Thursday, January 13, 2005

oh mal

To return to the terrible tragedy. These events are always testing times for the religious. Some have their faith broken, some have it reaffirmed. It's my view that humans invent religions and gods largely through fear of or dissatisfaction with their own mortality. They invent gods who in turn reinvent humans as demi-gods, created in God's image, capable of attaining immortality through salvation or good works or whatever. Events like this, with its horrendous toll, with the seeming arbitrariness of its destruction, have the effect of blasting away such cosy religious notions, but not for long, the human spirit is ingenious, its ability to rationalise virtually infinite.
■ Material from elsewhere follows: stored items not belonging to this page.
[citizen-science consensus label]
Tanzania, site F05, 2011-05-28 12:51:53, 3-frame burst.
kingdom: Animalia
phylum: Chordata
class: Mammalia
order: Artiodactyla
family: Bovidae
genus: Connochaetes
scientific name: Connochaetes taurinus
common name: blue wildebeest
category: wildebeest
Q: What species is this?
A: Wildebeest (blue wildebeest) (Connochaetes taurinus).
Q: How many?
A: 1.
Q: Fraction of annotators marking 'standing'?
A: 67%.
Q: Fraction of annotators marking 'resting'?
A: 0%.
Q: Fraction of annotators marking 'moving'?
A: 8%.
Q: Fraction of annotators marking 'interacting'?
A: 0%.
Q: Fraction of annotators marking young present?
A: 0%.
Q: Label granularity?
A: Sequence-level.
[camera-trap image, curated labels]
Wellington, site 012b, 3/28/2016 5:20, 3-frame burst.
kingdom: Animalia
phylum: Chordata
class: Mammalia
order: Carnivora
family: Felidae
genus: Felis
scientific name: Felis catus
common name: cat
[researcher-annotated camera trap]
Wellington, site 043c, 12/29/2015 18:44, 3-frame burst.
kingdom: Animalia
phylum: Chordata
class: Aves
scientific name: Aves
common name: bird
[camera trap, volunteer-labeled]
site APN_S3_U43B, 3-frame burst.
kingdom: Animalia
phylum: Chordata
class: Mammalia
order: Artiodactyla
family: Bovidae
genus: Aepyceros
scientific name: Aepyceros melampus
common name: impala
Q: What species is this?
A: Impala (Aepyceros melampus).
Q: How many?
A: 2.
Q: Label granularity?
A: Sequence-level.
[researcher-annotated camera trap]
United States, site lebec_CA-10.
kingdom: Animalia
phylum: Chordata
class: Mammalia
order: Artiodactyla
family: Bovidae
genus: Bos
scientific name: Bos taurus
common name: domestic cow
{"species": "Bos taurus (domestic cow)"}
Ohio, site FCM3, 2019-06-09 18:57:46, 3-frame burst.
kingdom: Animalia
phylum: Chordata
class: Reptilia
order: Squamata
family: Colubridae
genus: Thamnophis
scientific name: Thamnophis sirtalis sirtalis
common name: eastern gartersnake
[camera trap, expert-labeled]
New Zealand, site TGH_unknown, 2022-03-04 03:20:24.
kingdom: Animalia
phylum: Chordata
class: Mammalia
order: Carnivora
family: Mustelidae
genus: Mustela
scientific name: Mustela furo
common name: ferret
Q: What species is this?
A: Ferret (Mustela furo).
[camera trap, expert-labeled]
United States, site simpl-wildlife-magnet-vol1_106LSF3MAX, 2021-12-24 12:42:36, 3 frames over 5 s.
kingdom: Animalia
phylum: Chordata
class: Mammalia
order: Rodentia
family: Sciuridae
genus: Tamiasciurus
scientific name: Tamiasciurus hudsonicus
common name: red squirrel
Don't worry, Christianity isn't remotely threatened by events such as this, and nor is any other religion.

Our only response a groaning that is like prayer? Poetic perhaps, but there are many practical things that can be done for the bereaved, and to prevent such tragedies from recurring, and already much good work is under way. This may sound glib to those who hear behind this tragedy the sound of God stirring, but I can't help sounding glib to a believer - I'm an atheist after all, it's an occupational hazard.

My weight is 77 kilos according to my unreliable scales. Too embarrassed to mention all my eating, not good.

Reading: more Shane Maloney, The Big Ask; some pages of Adelaide Review; a few pages of Life, a user’s manual by Georges Perec; a few pages of The Bloomsbury book of the mind; essays by Malcolm Muggeridge; essay ‘Earthquakes and the objectivity of the world’ by Peter Sellick.

Back now to Muggeridge.
So dear Malcolm, it seems that your belief is a matter of faith and obviousness, something not worth arguing for, as that would only cheapen it, but it seems to me that your belief is all about the idealism that has obsessed you since childhood. Your god is an absolute, and his ideal nature is captured in your remarks about ‘confronting’ this god. ‘What can be said with certainty is that, once the confrontation has been experienced – the rocky summit climbed, the interminable desert crossed – an unimaginably delectable vista presents itself, so vast, so luminous, so enchanting, that the small ecstasies of human love, and the small satisfactions of human achievement, by comparison pale into insignificance.’ I believe this is something of a gloss on Bunyan, but I don’t believe in your certainty – non-believers are all convinced that believers are bullshitting themselves. Anyway what is this but an ideal to beat all the broken ideals you’ve kicked at throughout your life? Your final attempt to evade the quotidian horrors of reality you so fear and so exaggerate, a reality you’ve never been able to fully face or to suffer in terms of hard work for little gain? Basically you wanted everything to be effortlessly larger than life, so the natural conclusion would be to embrace a ‘faith’ and a ‘God’ who‘ll guarantee this effortless space beyond the wincing failures and tweaking hungers of actual red-in-tooth-and-claw existence on this planet.